Barely there, can't fit into the square


I don't really fit into the box in the first place. I think I am the only one who knows that.

The Mould


The mould is my box. My box was given to me without my consent. I am not sure that I quite like it. The story of one is not the story of all others.

The Presumptious Flock


Who are they? The are the present, the past and the future. Maybe not the future, I am hoping that will change. The are the collective that repeats the memory of the way things were...or never were. Taking the past and assuming it to be the present. Confusing new faces with old history. A history, for some, that never existed, for it was not theirs to begin with.

Little Alice


Little Alice
Who is she? Can her stories be told through images? Can one read the repetition, the spinning, the movement, the inward and outward pulling and pushing... The clarity, the smudgedness... The barely there but always in sight...

Monday, February 9, 2009

The Little Girl


I am playing around with my little girl. Cut outs, stencils, scratching, painting...

















Thursday, January 15, 2009

The Creole School

I bit the bullet. I finally stopped procrastinating, and did something. White creole identity, or lack there of. The misappropriation of roles. I began to illustrate the gap between identities and roles where, as I grew up, I found myself. The confusing contradictions.











As much of these inconsistencies became evident to me while I was in school, I realized that the school itself was a strong symbol for me. It seemed to be a place where roles were handed out and enforced by everyone there, oftentimes with the recipient having little or no say in the matter.

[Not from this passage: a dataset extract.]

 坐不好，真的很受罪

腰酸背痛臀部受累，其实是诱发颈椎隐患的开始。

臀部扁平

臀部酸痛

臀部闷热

They are all actually quick sketches done in colour pencil and the last in gouache.
Details...details...I will quickly run through the relevance of certain visual elements to me.

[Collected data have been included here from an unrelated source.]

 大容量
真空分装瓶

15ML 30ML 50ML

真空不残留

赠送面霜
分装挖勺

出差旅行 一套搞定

The little girl (she doesn't have a name as yet) is I think either a memory or a persona of myself, I am not sure as yet.I wanted to illustrate certain inconsistencies in roles that really remained in my mind after all these years. Things that for the sole reason of the way that I looked, were seeming tasks I should/could not do by my beloved fellow Trinidadians(braiding one's own hair, sweeping the floor , owning a fancy new car and eating creole food correctly).

So this character should appear with her hair braided all by her self and not by a maid. And she will also carry her broom which she has used many times before. She gets dropped to school in her mom's old Sunny. And she also likes to eat doubles, whether is its correctly or incorrectly, she bringing it.

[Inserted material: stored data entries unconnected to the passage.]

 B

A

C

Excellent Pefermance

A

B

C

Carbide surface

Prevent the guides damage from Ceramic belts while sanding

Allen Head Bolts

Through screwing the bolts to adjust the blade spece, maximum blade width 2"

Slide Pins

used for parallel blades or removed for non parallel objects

It was a very natural thing to depict my character as a child and in her uniform. Then I realized the possibility of using the school as a symbol. These roles and the inconsistencies are enforced and reinforced at school, on the way to school and on the way home from school.

Who is doing all this enforcing and reinforcing? Classmates, teachers, one's parents, other parents, people you meet on the way and any random person who feels the need to shout it across the street, which is quite common.

But the symbolic nature of the school needn't always be implicitly there as in the last drawing. It is implied in the way she is dressed and in her hairstyle.

So there I am, I have made progress. The most progress I have made in a long time. And I feel really good about it.